I would like to measure time between insert data into master-table and slave-table using streaming replication in PostgreSQL 9.3. For this I create table test_time
If your database has frequent writes, then the below query is a close approximation to get the slave lag
select now() - pg_last_xact_replay_timestamp() AS replication_delay;
Below is a more accurate query for calculating replication lag for databases with very few writes. If the master doesnt sent down any write to the slave, then pg_last_xact_replay_timestamp() can be constant and hence may not accurately determine the slave lag using the above query.
SELECT CASE WHEN pg_last_xlog_receive_location() =
pg_last_xlog_replay_location() THEN 0 ELSE EXTRACT (EPOCH FROM now() -
pg_last_xact_replay_timestamp()) END AS log_delay;
slightly different version of the correct answer:
postgres=# SELECT
pg_last_xlog_receive_location() receive,
pg_last_xlog_replay_location() replay,
(
extract(epoch FROM now()) -
extract(epoch FROM pg_last_xact_replay_timestamp())
)::int lag;
receive | replay | lag
------------+------------+-------
1/AB861728 | 1/AB861728 | 2027
the lag is only important when "receive" not equal "replay". execute the query on the replica
Alf162 mentioned a good solution in the comments to Craig Ringer's answer; so I'm adding this to clarify.
PostgreSQL has an administrative function pg_last_xact_replay_timestamp() which returns time stamp of the last transaction replayed during recovery. This is the time at which the commit or abort WAL record for that transaction was generated on the primary.
So this query select now()-pg_last_xact_replay_timestamp() as replication_lag
on a replica will return a duration representing the difference in time between the current clock and the timestamp of the last WAL record applied from the replication stream.
Note that if the master is not receiving new mutations, there will be no WAL records to stream and the lag calculated this way will grow without actually being a signal of delays in replication. If the master is under more or less continuous mutation, it will be continuously streaming WALs and the above query is a fine approximation of the time delay for changes on the master to materialize on the slave. Accuracy will obviously be affected by how rigorously synchronized the system clocks on the two hosts are.

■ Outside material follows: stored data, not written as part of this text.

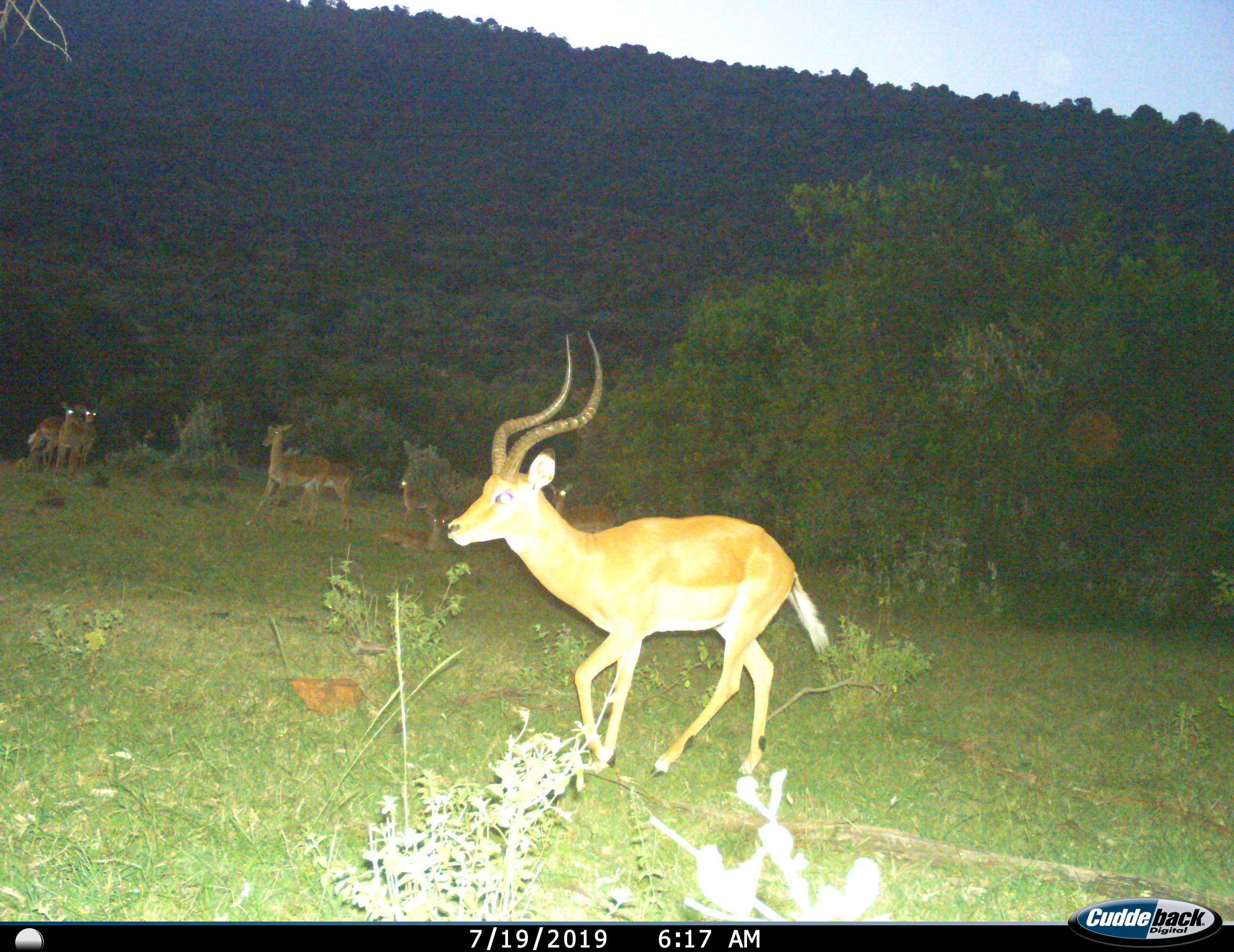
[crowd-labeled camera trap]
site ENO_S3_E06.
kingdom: Animalia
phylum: Chordata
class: Mammalia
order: Artiodactyla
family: Bovidae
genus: Aepyceros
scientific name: Aepyceros melampus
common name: impala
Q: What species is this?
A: Impala (Aepyceros melampus).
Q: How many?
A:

You can get the delay in bytes from the master side quite easily using pg_xlog_location_diff
to compare the master's pg_current_xlog_insert_location
with the replay_location
for that backend's pg_stat_replication
entry.
This only works when run on the master. You can't do it from the replica because the replica has no idea how far ahead the master is.
Additionally this won't tell you the lag in seconds. In current (as of 9.4 at least) PostgreSQL versions there's no timestamp associated with a commit or a WAL record. So there's no way to tell how long ago a given LSN (xlog position) was.
The only way to get the replica lag in seconds on a current PostgreSQL version is to have an external process commit an update
to a dedicated timestamp table periodically. So you can compare current_timestamp
on the replica to the timestamp of the most recent entry in that table visible on the replica to see how far the replica is behind. This creates additional WAL traffic that will then have to be kept in your archived WAL for PITR (PgBarman or whatever), so you should balance the increased data use with the granularity of lag detection you require.
PostgreSQL 9.5 may add commit timestamps that will hopefully let you find out how long ago a given commit happened and therefore how far a replica is behind in wall-clock seconds.
on master, you can do select * from pg_stat_replication;
this will give you:
| sent_lsn | write_lsn | flush_lsn | replay_lsn
-+-------------+-------------+-------------+-------------
| 8D/2DA48000 | 8D/2DA48000 | 8D/2DA48000 | 89/56A0D500
those can tell you where your offsets are. as you can see from this example, replay on the replica is behind.
as of 10 release:
https://www.postgresql.org/docs/10/static/monitoring-stats.html#pg-stat-replication-view
write_lag interval Time elapsed between flushing recent WAL locally and receiving notification that this standby server has written it (but not yet flushed it or applied it). This can be used to gauge the delay that synchronous_commit level remote_write incurred while committing if this server was configured as a synchronous standby.
flush_lag interval Time elapsed between flushing recent WAL locally and receiving notification that this standby server has written and flushed it (but not yet applied it). This can be used to gauge the delay that synchronous_commit level remote_flush incurred while committing if this server was configured as a synchronous standby.
replay_lag interval Time elapsed between flushing recent WAL locally and receiving notification that this standby server has written, flushed and applied it. This can be used to gauge the delay that synchronous_commit level remote_apply incurred while committing if this server was configured as a synchronous standby.
(formatting mine)
Alas new columns seem to suit only synchronous replication (otherwise master would not know exact lag) thus async replication delay chack seem to remain now()-pg_last_xact_replay_timestamp()
...